Afwijzing verzoek tot veroordeling in de proceskosten in vreemdelingenzaak

In deze zaak heeft de Rechtbank Amsterdam op 23 december 2016 uitspraak gedaan in een bestuursrechtelijke procedure betreffende een verzoek om veroordeling in de proceskosten. Eiseres, een Nigeriaanse vrouw geboren in 1998, had op 3 mei 2016 een beroepschrift ingediend tegen een besluit van de staatssecretaris van Veiligheid en Justitie, dat op 8 april 2016 was genomen. Eiseres trok haar beroep in op 18 augustus 2016, omdat zij een asielaanvraag had ingediend, en verzocht om vergoeding van de proceskosten. Verweerder, de staatssecretaris, diende op 22 augustus 2016 een verweerschrift in tegen dit verzoek.

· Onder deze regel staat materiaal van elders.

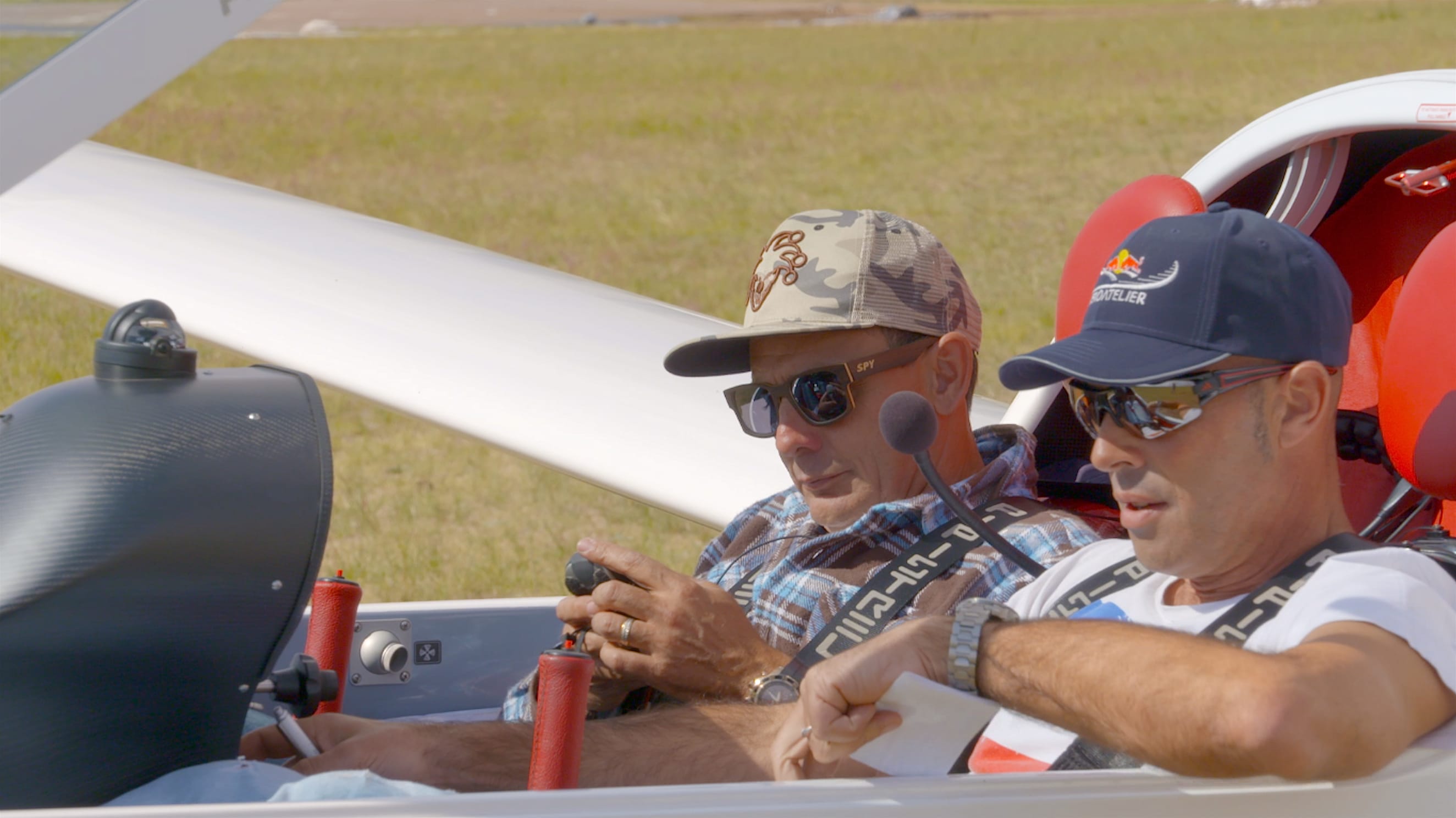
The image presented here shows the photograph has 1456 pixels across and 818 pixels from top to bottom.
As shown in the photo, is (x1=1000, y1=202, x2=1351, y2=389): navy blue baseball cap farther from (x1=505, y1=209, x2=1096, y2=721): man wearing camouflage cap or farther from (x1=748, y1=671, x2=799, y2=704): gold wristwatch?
(x1=748, y1=671, x2=799, y2=704): gold wristwatch

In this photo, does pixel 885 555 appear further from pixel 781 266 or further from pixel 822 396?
pixel 781 266

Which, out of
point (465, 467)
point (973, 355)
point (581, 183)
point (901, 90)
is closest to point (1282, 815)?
point (973, 355)

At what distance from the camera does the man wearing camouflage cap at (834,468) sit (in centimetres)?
236

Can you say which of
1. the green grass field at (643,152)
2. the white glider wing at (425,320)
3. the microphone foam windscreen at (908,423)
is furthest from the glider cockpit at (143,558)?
the white glider wing at (425,320)

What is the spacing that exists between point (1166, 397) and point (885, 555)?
28.4 inches

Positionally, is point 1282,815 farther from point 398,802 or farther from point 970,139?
point 970,139

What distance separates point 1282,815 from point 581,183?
46.2ft

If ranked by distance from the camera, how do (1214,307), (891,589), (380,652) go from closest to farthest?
1. (1214,307)
2. (891,589)
3. (380,652)

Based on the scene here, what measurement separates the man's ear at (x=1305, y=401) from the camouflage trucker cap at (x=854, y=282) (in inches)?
29.8

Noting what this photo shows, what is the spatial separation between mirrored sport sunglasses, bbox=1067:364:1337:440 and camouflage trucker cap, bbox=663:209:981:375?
1.93ft

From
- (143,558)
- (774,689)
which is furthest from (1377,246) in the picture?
(143,558)

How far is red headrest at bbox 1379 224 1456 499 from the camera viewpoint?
211 centimetres

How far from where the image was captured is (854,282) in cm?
252

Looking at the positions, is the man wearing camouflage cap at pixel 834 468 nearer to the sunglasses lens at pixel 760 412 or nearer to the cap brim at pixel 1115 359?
the sunglasses lens at pixel 760 412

De rechtbank overwoog dat op grond van artikel 8:75a van de Algemene wet bestuursrecht (Awb) een bestuursorgaan kan worden veroordeeld in de kosten indien het bestuursorgaan geheel of gedeeltelijk aan de indiener van het beroepschrift is tegemoetgekomen. Eiseres had echter geen belang meer bij de vernietiging van het bestreden besluit, omdat zij een asielaanvraag had ingediend. De rechtbank concludeerde dat de reden voor de intrekking van het beroep niet lag in een tegemoetkoming van verweerder, aangezien het bestreden besluit niet was gewijzigd of ingetrokken. Eiseres had ervoor gekozen om een nieuwe procedure te starten door de asielaanvraag in te dienen, wat voor haar risico kwam.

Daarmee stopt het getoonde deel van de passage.